Note! This assignment is currently inactive. Major and minor unannounced changes may be made at any time.

 
 


Exercises for this week relate to this week's lecture.
Pre-reading for this week will prepare next week's lecture.
Exercises and pre-reading will be topics on next week's quiz.



Reading from last class

Two papers that discuss the concept of system in systems biology. This is intended as brief reading, to reinforce some of the ideas we explored in class. You should be familiar with the main concepts that are discussed here, but I will not require you to reproduce details of the articles in the quiz.

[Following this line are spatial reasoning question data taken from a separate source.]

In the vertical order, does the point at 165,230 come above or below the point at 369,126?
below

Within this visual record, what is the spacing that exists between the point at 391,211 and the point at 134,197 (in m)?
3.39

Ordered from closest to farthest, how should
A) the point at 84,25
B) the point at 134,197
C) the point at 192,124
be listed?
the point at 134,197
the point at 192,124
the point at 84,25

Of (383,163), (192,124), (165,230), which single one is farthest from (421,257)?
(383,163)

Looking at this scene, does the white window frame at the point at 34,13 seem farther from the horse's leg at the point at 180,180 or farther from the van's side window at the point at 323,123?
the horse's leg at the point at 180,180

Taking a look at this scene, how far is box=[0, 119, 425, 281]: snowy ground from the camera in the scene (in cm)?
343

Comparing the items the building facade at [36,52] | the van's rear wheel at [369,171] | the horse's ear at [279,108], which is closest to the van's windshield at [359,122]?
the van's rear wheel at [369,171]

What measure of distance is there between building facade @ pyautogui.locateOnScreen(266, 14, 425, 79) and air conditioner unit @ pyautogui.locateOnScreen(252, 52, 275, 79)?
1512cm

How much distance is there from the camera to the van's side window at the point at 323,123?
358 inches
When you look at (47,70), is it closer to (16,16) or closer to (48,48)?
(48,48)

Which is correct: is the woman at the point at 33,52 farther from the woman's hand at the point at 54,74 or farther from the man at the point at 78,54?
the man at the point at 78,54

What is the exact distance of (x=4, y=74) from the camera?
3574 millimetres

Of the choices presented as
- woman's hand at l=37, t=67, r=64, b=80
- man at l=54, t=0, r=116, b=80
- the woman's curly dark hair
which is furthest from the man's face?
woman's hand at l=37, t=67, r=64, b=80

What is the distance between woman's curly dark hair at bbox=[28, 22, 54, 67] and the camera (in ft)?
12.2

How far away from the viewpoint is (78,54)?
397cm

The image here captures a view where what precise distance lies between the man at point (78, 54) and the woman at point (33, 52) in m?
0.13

Bizzarri et al. (2013) Theoretical aspects of Systems Biology. Prog Biophys Mol Biol 112:33-43. (pmid: 23562476)

PubMed ] [ DOI ] The natural world consists of hierarchical levels of complexity that range from subatomic particles and molecules to ecosystems and beyond. This implies that, in order to explain the features and behavior of a whole system, a theory might be required that would operate at the corresponding hierarchical level, i.e. where self-organization processes take place. In the past, biological research has focused on questions that could be answered by a reductionist program of genetics. The organism (and its development) was considered an epiphenomenona of its genes. However, a profound rethinking of the biological paradigm is now underway and it is likely that such a process will lead to a conceptual revolution emerging from the ashes of reductionism. This revolution implies the search for general principles on which a cogent theory of biology might rely. Because much of the logic of living systems is located at higher levels, it is imperative to focus on them. Indeed, both evolution and physiology work on these levels. Thus, by no means Systems Biology could be considered a 'simple' 'gradual' extension of Molecular Biology.

Westerhoff (2011) Systems biology left and right. Meth Enzymol 500:3-11. (pmid: 21943889)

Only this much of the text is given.